**INSTRUCTION**
Can you output the records below exactly as they are written?

**RECORDS FOR THE TASK**
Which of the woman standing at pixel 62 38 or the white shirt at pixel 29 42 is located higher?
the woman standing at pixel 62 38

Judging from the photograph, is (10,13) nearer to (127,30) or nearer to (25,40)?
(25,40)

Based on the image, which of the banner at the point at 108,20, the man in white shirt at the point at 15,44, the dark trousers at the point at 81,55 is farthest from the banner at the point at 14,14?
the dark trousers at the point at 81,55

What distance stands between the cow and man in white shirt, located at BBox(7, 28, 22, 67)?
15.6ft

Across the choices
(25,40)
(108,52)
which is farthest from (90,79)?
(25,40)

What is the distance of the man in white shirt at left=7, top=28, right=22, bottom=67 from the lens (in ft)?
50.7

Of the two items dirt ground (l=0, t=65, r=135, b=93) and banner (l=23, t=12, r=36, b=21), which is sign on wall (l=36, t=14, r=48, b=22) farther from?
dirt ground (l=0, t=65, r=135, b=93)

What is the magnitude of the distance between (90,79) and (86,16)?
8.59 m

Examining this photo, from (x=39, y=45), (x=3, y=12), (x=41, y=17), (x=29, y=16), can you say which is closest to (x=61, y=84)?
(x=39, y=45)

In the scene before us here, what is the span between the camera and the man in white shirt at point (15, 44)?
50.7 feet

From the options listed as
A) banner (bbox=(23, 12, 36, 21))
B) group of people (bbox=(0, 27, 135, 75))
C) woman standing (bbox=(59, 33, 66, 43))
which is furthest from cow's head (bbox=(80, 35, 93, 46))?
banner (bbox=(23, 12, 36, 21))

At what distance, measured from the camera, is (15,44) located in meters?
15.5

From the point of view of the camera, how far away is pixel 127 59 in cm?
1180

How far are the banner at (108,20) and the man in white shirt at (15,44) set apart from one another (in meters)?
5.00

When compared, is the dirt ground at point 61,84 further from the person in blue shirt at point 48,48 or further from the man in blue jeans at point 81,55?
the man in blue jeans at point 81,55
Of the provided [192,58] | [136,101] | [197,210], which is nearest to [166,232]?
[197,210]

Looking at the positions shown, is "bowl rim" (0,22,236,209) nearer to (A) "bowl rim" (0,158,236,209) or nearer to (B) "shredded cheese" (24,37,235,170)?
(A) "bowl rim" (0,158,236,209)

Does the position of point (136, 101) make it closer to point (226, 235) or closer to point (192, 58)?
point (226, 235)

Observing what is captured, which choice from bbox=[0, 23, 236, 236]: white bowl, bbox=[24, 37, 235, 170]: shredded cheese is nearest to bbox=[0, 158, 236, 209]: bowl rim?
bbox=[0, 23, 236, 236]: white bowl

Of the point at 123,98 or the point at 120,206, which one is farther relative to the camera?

**EXERCISE RESULT**
Which of the woman standing at pixel 62 38 or the white shirt at pixel 29 42 is located higher?
the woman standing at pixel 62 38

Judging from the photograph, is (10,13) nearer to (127,30) or nearer to (25,40)?
(25,40)

Based on the image, which of the banner at the point at 108,20, the man in white shirt at the point at 15,44, the dark trousers at the point at 81,55 is farthest from the banner at the point at 14,14?
the dark trousers at the point at 81,55

What distance stands between the cow and man in white shirt, located at BBox(7, 28, 22, 67)?
15.6ft

Across the choices
(25,40)
(108,52)
which is farthest from (90,79)?
(25,40)

What is the distance of the man in white shirt at left=7, top=28, right=22, bottom=67 from the lens (in ft)?
50.7

Of the two items dirt ground (l=0, t=65, r=135, b=93) and banner (l=23, t=12, r=36, b=21), which is sign on wall (l=36, t=14, r=48, b=22) farther from?
dirt ground (l=0, t=65, r=135, b=93)

What is the magnitude of the distance between (90,79) and (86,16)?
8.59 m

Examining this photo, from (x=39, y=45), (x=3, y=12), (x=41, y=17), (x=29, y=16), can you say which is closest to (x=61, y=84)?
(x=39, y=45)

In the scene before us here, what is the span between the camera and the man in white shirt at point (15, 44)?
50.7 feet

From the options listed as
A) banner (bbox=(23, 12, 36, 21))
B) group of people (bbox=(0, 27, 135, 75))
C) woman standing (bbox=(59, 33, 66, 43))
which is furthest from cow's head (bbox=(80, 35, 93, 46))?
banner (bbox=(23, 12, 36, 21))

At what distance, measured from the camera, is (15,44) located in meters?
15.5

From the point of view of the camera, how far away is pixel 127 59 in cm?
1180

How far are the banner at (108,20) and the man in white shirt at (15,44) set apart from one another (in meters)?
5.00

When compared, is the dirt ground at point 61,84 further from the person in blue shirt at point 48,48 or further from the man in blue jeans at point 81,55?
the man in blue jeans at point 81,55
Of the provided [192,58] | [136,101] | [197,210], which is nearest to [166,232]?
[197,210]

Looking at the positions shown, is "bowl rim" (0,22,236,209) nearer to (A) "bowl rim" (0,158,236,209) or nearer to (B) "shredded cheese" (24,37,235,170)?
(A) "bowl rim" (0,158,236,209)

Does the position of point (136, 101) make it closer to point (226, 235) or closer to point (192, 58)?
point (226, 235)

Observing what is captured, which choice from bbox=[0, 23, 236, 236]: white bowl, bbox=[24, 37, 235, 170]: shredded cheese is nearest to bbox=[0, 158, 236, 209]: bowl rim?
bbox=[0, 23, 236, 236]: white bowl

Of the point at 123,98 or the point at 120,206, which one is farther relative to the camera?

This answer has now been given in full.